New York election officials must reword a November ballot question on the creation of a redistricting commission to avoid misleading voters into thinking it would be independent, a state judge ruled Wednesday.
Supreme Court Justice Patrick McGrath’s ruling orders the state’s Board of Elections to delete the word “independent” from the description of the proposed commission. McGrath noted that top legislators would appoint eight out of 10 members of the commission and that the Legislature could reject its redistricting proposals and substitute their own.
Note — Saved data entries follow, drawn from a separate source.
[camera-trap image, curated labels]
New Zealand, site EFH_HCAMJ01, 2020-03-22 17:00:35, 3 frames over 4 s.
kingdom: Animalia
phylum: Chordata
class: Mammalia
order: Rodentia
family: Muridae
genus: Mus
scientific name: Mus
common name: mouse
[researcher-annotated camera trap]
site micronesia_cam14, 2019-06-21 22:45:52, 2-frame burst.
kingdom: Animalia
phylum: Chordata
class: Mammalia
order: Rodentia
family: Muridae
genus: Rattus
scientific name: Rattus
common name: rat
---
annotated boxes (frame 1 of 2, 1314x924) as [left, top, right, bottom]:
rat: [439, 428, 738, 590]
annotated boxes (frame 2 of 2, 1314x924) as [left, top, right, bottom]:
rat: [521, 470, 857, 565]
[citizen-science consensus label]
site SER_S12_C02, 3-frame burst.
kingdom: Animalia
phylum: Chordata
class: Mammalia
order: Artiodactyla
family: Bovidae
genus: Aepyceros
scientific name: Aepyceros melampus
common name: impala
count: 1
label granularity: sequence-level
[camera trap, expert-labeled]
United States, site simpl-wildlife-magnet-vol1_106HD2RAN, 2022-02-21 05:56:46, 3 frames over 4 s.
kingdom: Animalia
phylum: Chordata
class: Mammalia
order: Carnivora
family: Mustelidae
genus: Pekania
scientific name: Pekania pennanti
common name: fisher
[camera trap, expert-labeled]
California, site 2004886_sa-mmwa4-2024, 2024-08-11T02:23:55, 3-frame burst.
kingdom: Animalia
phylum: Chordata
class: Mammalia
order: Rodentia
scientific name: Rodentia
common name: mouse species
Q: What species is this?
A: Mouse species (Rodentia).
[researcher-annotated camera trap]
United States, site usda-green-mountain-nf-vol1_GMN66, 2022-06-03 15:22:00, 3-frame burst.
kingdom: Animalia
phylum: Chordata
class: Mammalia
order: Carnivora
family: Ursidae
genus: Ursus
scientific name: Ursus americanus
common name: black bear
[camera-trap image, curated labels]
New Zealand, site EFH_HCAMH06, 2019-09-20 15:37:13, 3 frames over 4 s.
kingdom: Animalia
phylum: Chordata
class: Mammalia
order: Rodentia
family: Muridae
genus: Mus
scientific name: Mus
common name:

“Legislative semantics do not change the reality that the commission’s plan is little more than a recommendation to the Legislature,” McGrath wrote in his ruling. “Therefore, this Court finds that the term “independent” is misleading, because the creation of the commission, its procedures and its ultimate outcome are all subject to control by others.”
A message was left Wednesday seeking a response from the Board of Elections.
State political districts are redrawn every decade in a process that good-government groups have long said is designed to protect incumbents. Sitting state lawmakers have been defeated in elections only 55 times in the thousands of legislative races held in the past 30 years.
This year’s ballot referendum asks voters to authorize a new commission to handle redistricting beginning in 2022. That’s the next time the state’s political districts will be redrawn to account for population changes.
Common Cause-New York, a government watchdog group, sued to challenge the wording of the referendum, arguing that the use of the word “independent” was deceptive.
“The redistricting commission cannot be described as independent because it isn’t,” Susan Lerner, executive director of the group, said following Wednesday’s ruling. “As the Judge made clear, this commission would only be a proxy for the Legislature. Voters deserve the same straight talk when they go to cast their ballot in November.”
Lerner’s group has urged voters to reject the proposal, which was supported by Gov. Andrew Cuomo and top lawmakers. But another good-government group, Citizens Union, supports the approval of the referendum, saying it’s a “chance to vote for real reform in Albany.”